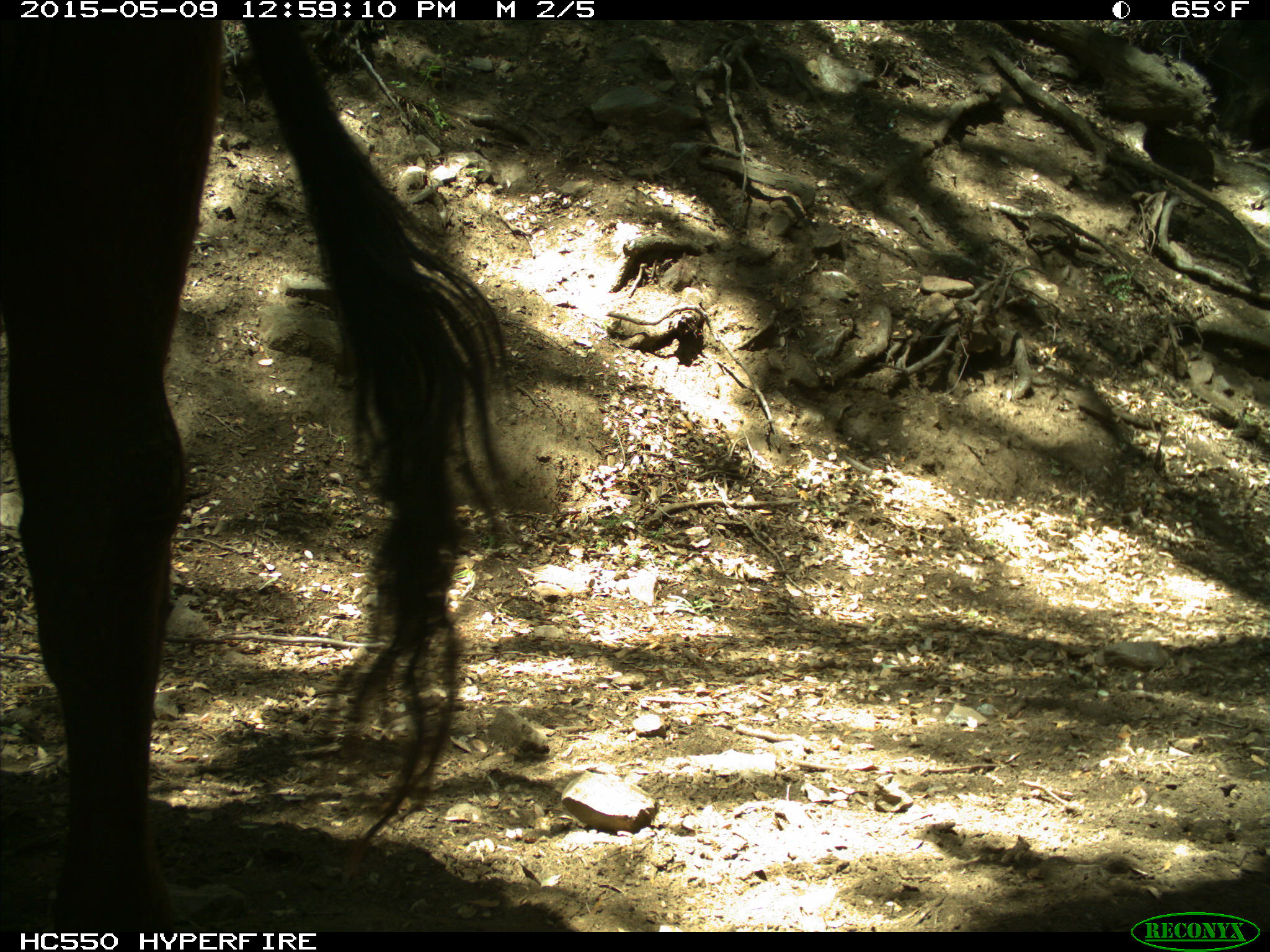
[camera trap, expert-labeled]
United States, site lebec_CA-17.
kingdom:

==

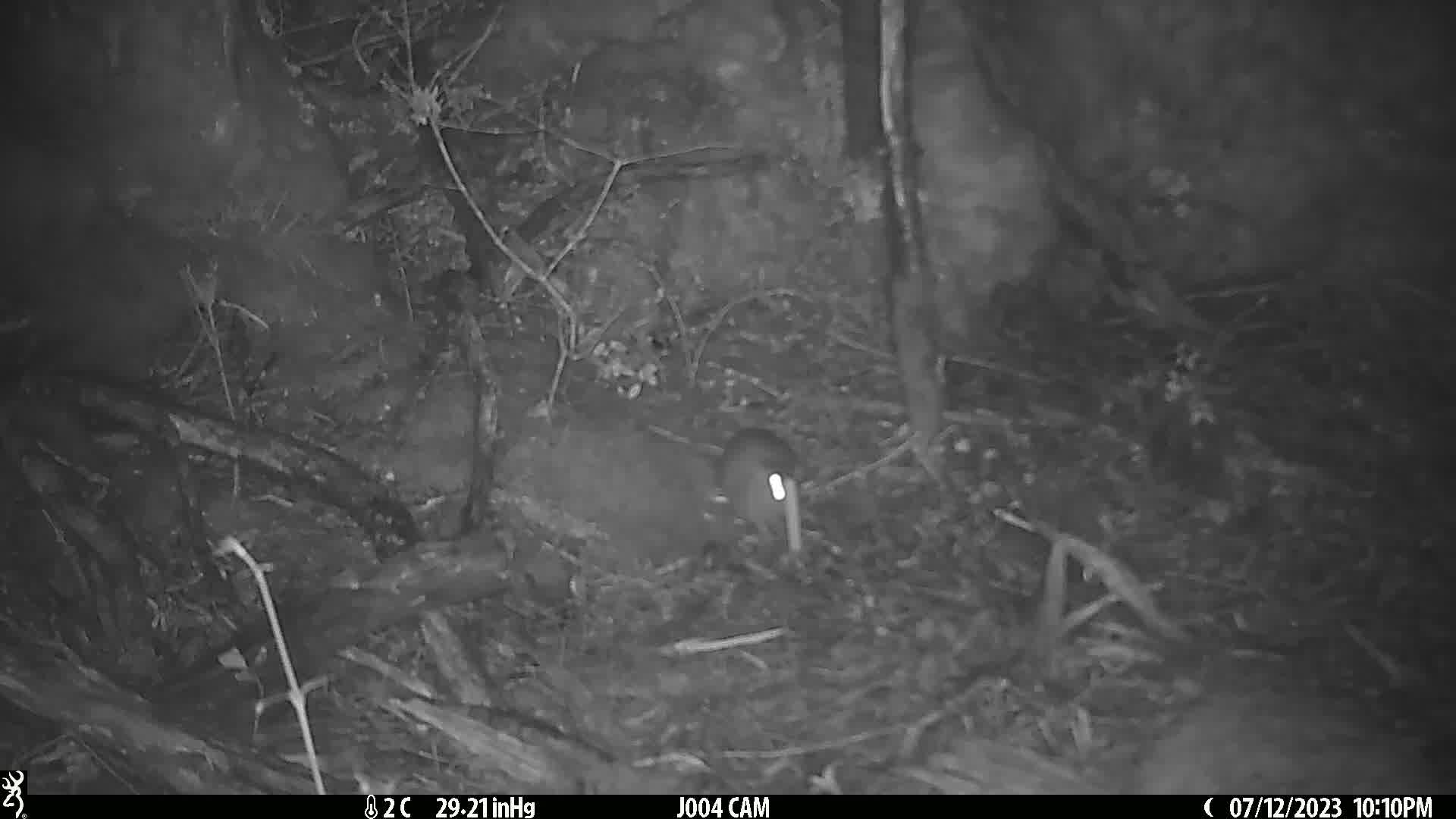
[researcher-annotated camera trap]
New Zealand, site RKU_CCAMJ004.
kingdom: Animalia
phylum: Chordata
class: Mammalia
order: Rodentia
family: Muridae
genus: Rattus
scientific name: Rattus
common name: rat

**To do**
Check each line of the records above, and copy those that hold the word "trap".

**Finished exercise**
[camera trap, expert-labeled]
[researcher-annotated camera trap]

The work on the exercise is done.